# REQUEST:
Only the lines from the one containing "Observed here in" through the last line below should be written out, exactly and with both ends kept.

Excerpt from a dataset
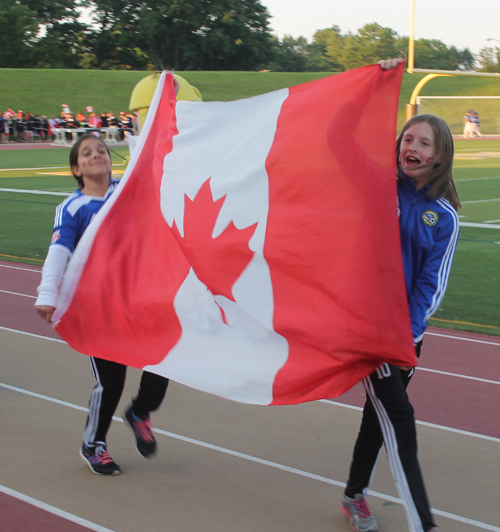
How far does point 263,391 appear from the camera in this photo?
3074 millimetres

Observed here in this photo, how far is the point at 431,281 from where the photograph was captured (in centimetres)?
288

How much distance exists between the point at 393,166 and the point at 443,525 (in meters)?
1.65

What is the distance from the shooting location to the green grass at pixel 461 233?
298 inches

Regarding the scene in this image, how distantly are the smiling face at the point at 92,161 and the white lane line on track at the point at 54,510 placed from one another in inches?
63.5

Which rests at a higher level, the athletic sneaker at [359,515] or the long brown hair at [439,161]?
the long brown hair at [439,161]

# RESULT FOR THIS TASK:
Observed here in this photo, how far is the point at 431,281 from where the photograph was captured (in centimetres)?
288

How much distance exists between the point at 393,166 and the point at 443,525 (in meters)?
1.65

What is the distance from the shooting location to the green grass at pixel 461 233?
298 inches

Regarding the scene in this image, how distantly are the smiling face at the point at 92,161 and the white lane line on track at the point at 54,510 placed from one another in inches?
63.5

Which rests at a higher level, the athletic sneaker at [359,515] or the long brown hair at [439,161]?
the long brown hair at [439,161]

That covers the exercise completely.